The global dominance of overpowered, unaccountable, militaristic nation-states and the readiness of any information or experience imaginable online have all combined to rob the adventurous of real adventure. There are no legendary cities or kingdoms to venture toward with naught but an old map and word-of-mouth. There are no undiscovered lands to uncover on the open seas. There are no mythic beasts, no magic books, no sacred artifacts; nothing left for the natural-born wanderers and wonderers of the world to search for while the rest of us sit contented in the day-to-day.

In short, once upon a time, there was a world-ingrained release valve for the restless amongst us. But aren’t we all at least a little restless these days? Aren’t we all just searching, if not for epic quests, then at least for something other than the soul-sucking drudgery of modern life, crushed under the weight of surveillance states and corporatist dystopias?

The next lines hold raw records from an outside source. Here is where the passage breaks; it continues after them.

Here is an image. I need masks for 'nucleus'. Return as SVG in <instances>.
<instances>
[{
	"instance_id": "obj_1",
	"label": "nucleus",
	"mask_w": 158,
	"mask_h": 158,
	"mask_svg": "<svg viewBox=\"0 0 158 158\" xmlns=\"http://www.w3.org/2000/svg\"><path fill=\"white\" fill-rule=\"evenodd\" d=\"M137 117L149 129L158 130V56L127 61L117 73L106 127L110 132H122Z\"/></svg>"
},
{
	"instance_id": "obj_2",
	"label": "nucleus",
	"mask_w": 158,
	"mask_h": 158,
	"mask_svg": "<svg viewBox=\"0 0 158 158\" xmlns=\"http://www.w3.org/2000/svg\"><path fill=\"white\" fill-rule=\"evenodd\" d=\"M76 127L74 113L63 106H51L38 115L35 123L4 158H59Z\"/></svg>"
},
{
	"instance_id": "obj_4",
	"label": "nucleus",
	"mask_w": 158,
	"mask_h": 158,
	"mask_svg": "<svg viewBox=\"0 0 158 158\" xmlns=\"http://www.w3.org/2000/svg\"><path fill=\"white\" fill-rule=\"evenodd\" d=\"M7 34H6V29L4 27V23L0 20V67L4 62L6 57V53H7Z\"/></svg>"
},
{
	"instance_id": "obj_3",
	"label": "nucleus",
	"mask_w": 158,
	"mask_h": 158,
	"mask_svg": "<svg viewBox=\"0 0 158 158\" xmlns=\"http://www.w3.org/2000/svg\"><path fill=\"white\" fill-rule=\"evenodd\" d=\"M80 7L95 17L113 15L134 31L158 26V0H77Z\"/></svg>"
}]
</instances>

This is not the same phenomenon that drives our personal nostalgia. Historical nostalgia is a different beast entirely; one we all know can pose a danger, but one that can just as easily teach us a lesson. We, as a species, have decided that ease and creature comforts are worth the loss of freedom and adventure they entail. Technology has developed to the point where some of us now have the means to live in almost total isolation from danger. The challenges that defined and fell us for hundreds of thousands of years have been conquered. We’ve won the game of nature. But, as I think most people would agree, we won so thoroughly we broke the game, all while the poorest of us continue to fight their ancestors’ same battles, and with none of those ancestors’ starry-eyed wonder, to support the more fortunate.

The world we live in now is small. The magic is gone. The excitement is limited. The everyday isn’t as natural, beautiful, playful, or mysterious as it used to be. We don’t have to, nor even can we, return to the way things were. Nonetheless, we must recognize what we’ve lost, and from there, we must find new ways to keep alive the wonder of the world that once kept the fire of the human soul alight.